| Instructions to follow |
Pictures excluded, copy all of the data below exactly.

Records from a collection
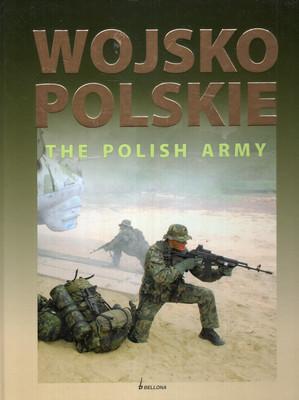 WOJSKO POLSKIE. THE POLISH ARMY (WERSJA DWUJĘZYCZNA)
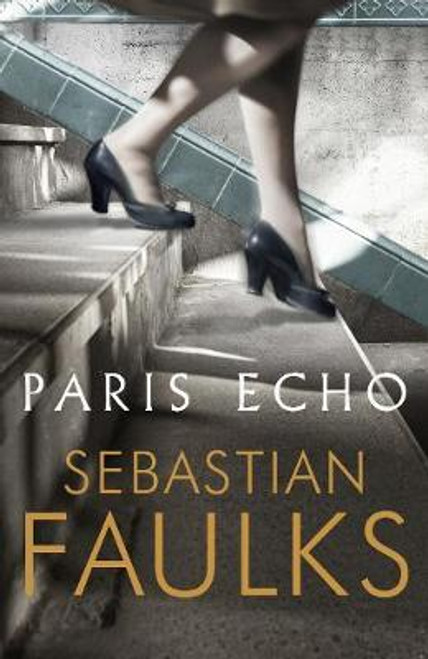 Faulks, Sebastian / Paris Echo (Large Paperback)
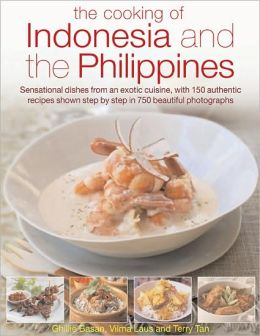 Cooking of Indonesia & the Philippines: Sensational Dishes from an Exotic Cuisine, with 150 Authentic Recipes Shown Step-By-Step in 750 Beautiful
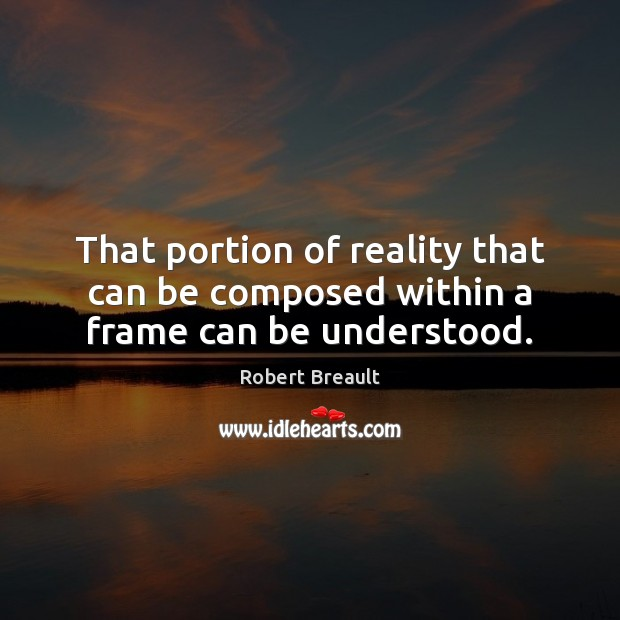 That portion of reality that can be composed within a frame can be understood. Image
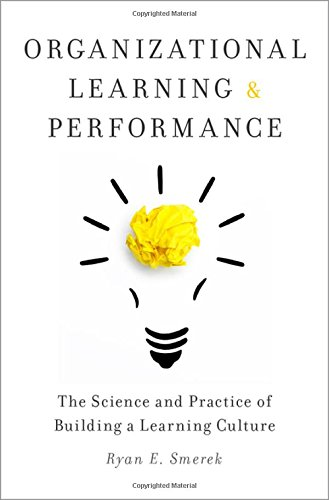 Download Organizational Learning and Performance: The Science and Practice of Building a Learning Culture 0190648376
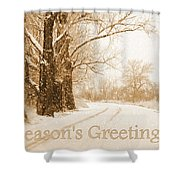 Soft Sepia Season's Greetings Card Shower Curtain by Carol Groenen
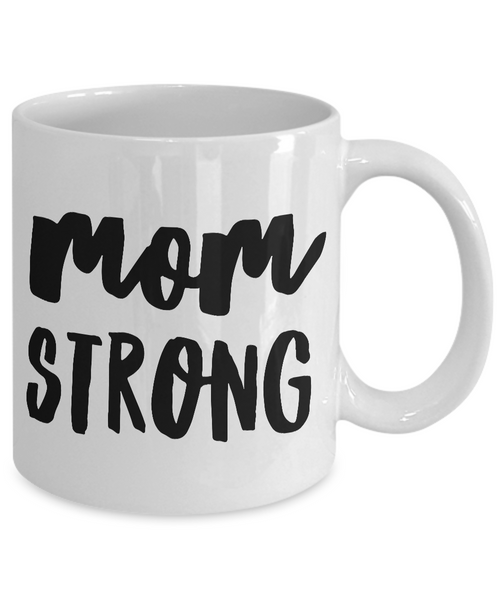 Mugs for Mom - Great Mother's Day Gifts - Mom Strong Mug - Mother's Day Coffee Mug - Best Mom Mug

| Result |
 WOJSKO POLSKIE. THE POLISH ARMY (WERSJA DWUJĘZYCZNA)
 Faulks, Sebastian / Paris Echo (Large Paperback)
 Cooking of Indonesia & the Philippines: Sensational Dishes from an Exotic Cuisine, with 150 Authentic Recipes Shown Step-By-Step in 750 Beautiful
 That portion of reality that can be composed within a frame can be understood. Image
 Download Organizational Learning and Performance: The Science and Practice of Building a Learning Culture 0190648376
 Soft Sepia Season's Greetings Card Shower Curtain by Carol Groenen
 Mugs for Mom - Great Mother's Day Gifts - Mom Strong Mug - Mother's Day Coffee Mug - Best Mom Mug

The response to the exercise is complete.